===== Texte à lire =====

Frédérique Martin : Croyez-vous vraiment qu’on se parlait davantage autrefois ? Je ne connais rien de plus difficile que communiquer avec un autre être humain. Quand cette tentative s’enracine dans une relation affective aussi puissante que celle qui unit les parents et les enfants, les difficultés n’en sont qu’exacerbées. Mais ardu ne veut pas dire impossible. Je crois qu’il ne faut jamais renoncer à se faire comprendre et à « entendre » l’autre dans ce qu’il considère comme sa vérité. Un travail de longue haleine et sans ligne d’arrivée.

Tf : Pourquoi avoir choisi d’écrire sur la famille ?

F.M. : La famille est un thème récurrent chez moi. Rarement en accord avec ce qu’elle paraît être ou ce qu’on voudrait qu’elle soit, c’est une microsociété qui répond à ses propres règles, croyances, secrets et névroses. Parler de la famille, c’est donc, en ce qui me concerne, parler de la société. Dans les familles on retrouve des fonctionnements qui se vivent à plus grande échelle et qui dirigent le monde, avec les conséquences que l’on sait. Les grandes figures tutélaires du père, de la mère, du frère, de la sœur, etc. Les relations de dominants/dominés, les interactions, les prises de pouvoir, l’ascendant, les mécanismes profonds qui poussent à agir ou qui, au contraire, entravent l’action… Nous sommes aussi le produit d’une histoire transgénérationnelle, même défaillante ou inconnue.
Et pour quelles raisons écrivons-nous avec acharnement si ce n’est pour comprendre ? Dans mon cas, c’est la base qui m’intéresse : se comprendre, comprendre l’autre, c’est le socle fondamental de la relation.

===== Données présentées =====

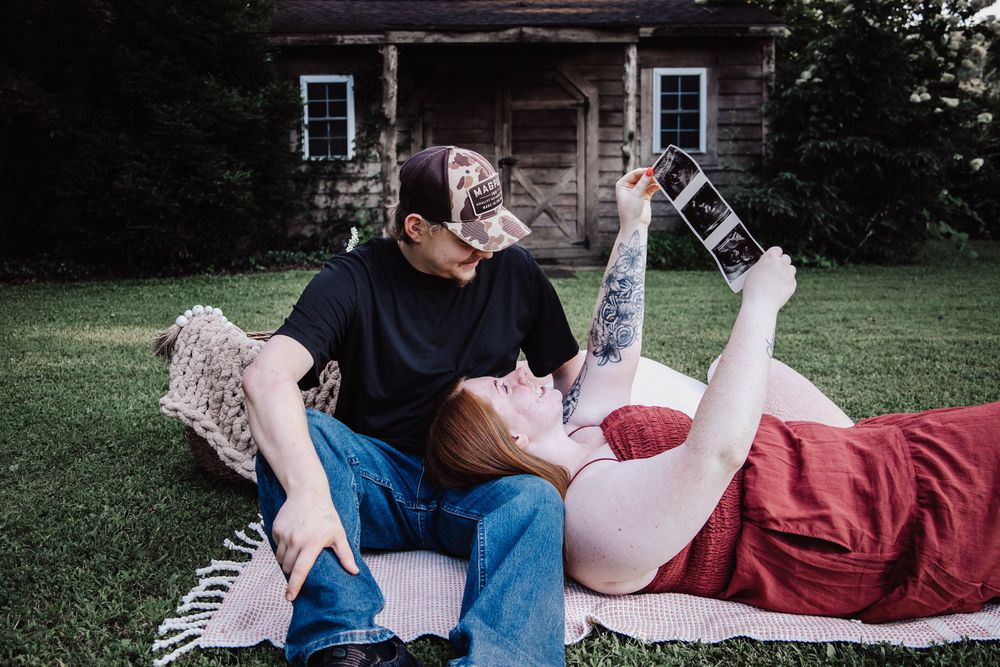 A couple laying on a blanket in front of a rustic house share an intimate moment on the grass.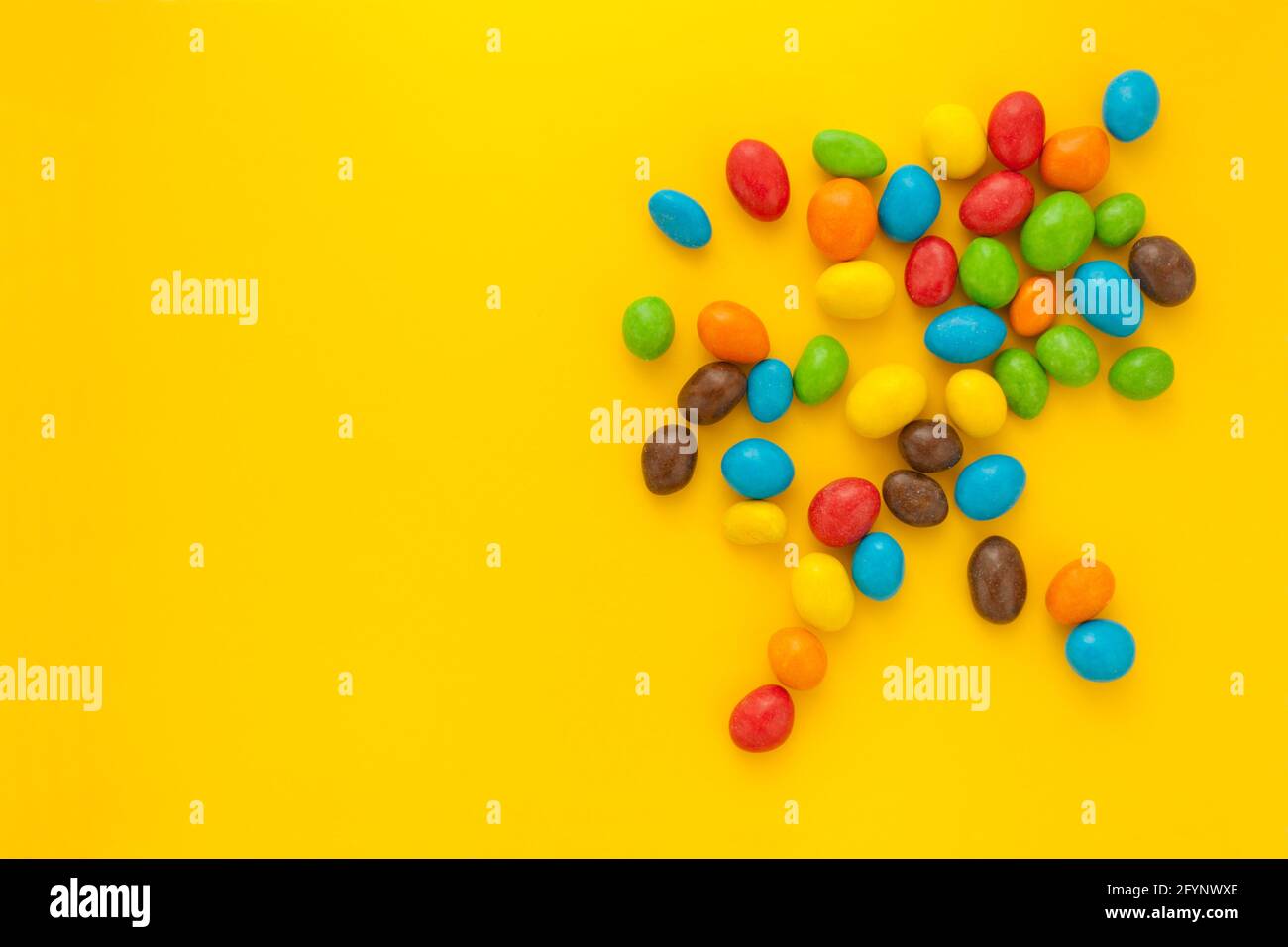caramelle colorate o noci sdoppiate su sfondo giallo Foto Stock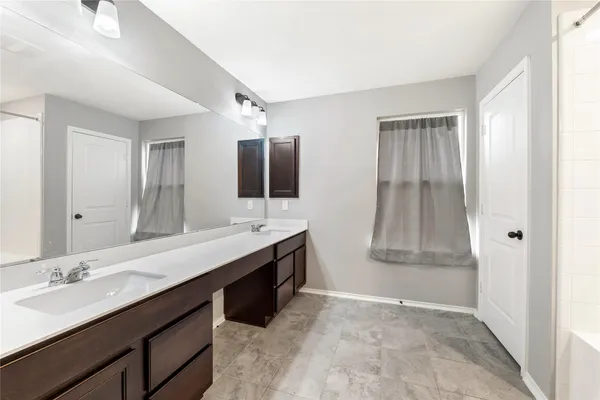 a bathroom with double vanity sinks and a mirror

=====
===== Données présentées =====

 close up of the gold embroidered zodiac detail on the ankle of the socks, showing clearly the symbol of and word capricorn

=====
===== Données présentées =====

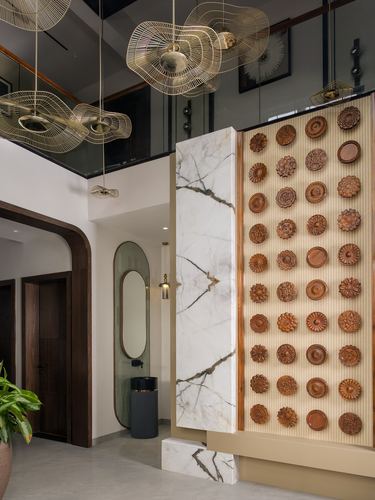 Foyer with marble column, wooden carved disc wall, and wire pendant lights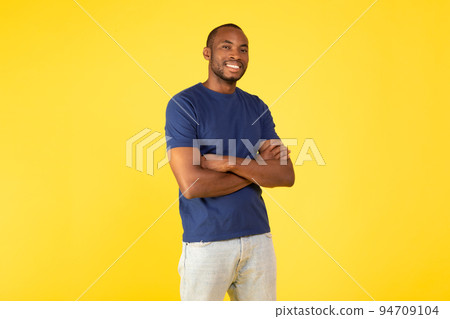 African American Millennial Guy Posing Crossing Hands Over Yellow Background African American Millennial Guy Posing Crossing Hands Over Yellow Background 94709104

=====

**Exercices proposés**
A) Extrayez de l'entretien sur la famille le passage qui commence aux mots « Tf : Pourquoi » et se termine après « défaillante ou inconnue. ».
B) Poursuivez l'entretien sur la famille à partir de l'endroit où il s'arrête.
Les données ne jouent aucun rôle dans ce travail.

**Réponses par exercice**
A)
Tf : Pourquoi avoir choisi d’écrire sur la famille ?

F.M. : La famille est un thème récurrent chez moi. Rarement en accord avec ce qu’elle paraît être ou ce qu’on voudrait qu’elle soit, c’est une microsociété qui répond à ses propres règles, croyances, secrets et névroses. Parler de la famille, c’est donc, en ce qui me concerne, parler de la société. Dans les familles on retrouve des fonctionnements qui se vivent à plus grande échelle et qui dirigent le monde, avec les conséquences que l’on sait. Les grandes figures tutélaires du père, de la mère, du frère, de la sœur, etc. Les relations de dominants/dominés, les interactions, les prises de pouvoir, l’ascendant, les mécanismes profonds qui poussent à agir ou qui, au contraire, entravent l’action… Nous sommes aussi le produit d’une histoire transgénérationnelle, même défaillante ou inconnue.

B)
Tf : Dans cette société où les générations ne parlent plus la même langue, où elles se parlent peu, comment communiquer en famille, entre trois générations ?

F.M. : La société actuelle est sans conteste plus communicante que les générations précédentes. Se parler peu ne fait pas problème, c’est se parler vrai qui est au cœur de tout. Il me semble qu’il faut exercer deux qualités : la capacité d’empathie et l’acceptation – la compréhension – que chaque génération a ses propres codes liés à l’évolution du contexte dans lequel elle a été baignée. C’est donc percevoir chaque individu dans sa singularité, son histoire personnelle, sans perdre de vue qu’il est aussi façonné par une époque, une culture, un héritage moral et bien d’autres facteurs encore. À cela s’ajoute le fait non négligeable que, même en mettant ces attitudes en œuvre de manière lucide et volontaire, rien n’en garantit la réciprocité. La responsabilité d’une relation est dans les deux sens !

Tf : Les rôles parents-enfants semblent s’inverser dans le roman, quand les enfants s’occupent de leurs parents sous leur toit, qu’ils ne les laissent plus prendre de décisions… Dans le cas où les grands-parents deviennent vieux et que leur santé ou moyens ne leurs permettent plus de vivre seuls, comment faire pour qu’ils puissent garder une forme d’indépendance ?

F.M. : En les laissant être vivants jusqu’au bout. Un avenir sans projet, sans choix, sans désir, aussi bref soit-il, est-ce encore une vie ? On confond trop souvent vieillesse et sénilité. Si les limites physiques doivent être prises en compte, elles n’ont pas pour autant à se substituer au droit de chacun de vivre en accord avec lui-même. La réciprocité entre en jeu à nouveau. Nous attendons de nos parents qu’ils nous comprennent, qu’ils évoluent avec nous et qu’ils soient capables de s’adapter à nos transformations. De quoi d’autre s’agit-il alors, quand vient leur tour, que de répondre à une demande similaire qui prend juste une autre forme ? Commencer ou finir sa vie, c’est toujours l’arpenter. Le désordre vient de ce que chacun se croit mieux placé que l’autre pour décider à sa place.

Tf : Pensez-vous qu’on puisse « trop s’aimer » dans un couple, comme celui du livre, au point d’en oublier ses enfants ?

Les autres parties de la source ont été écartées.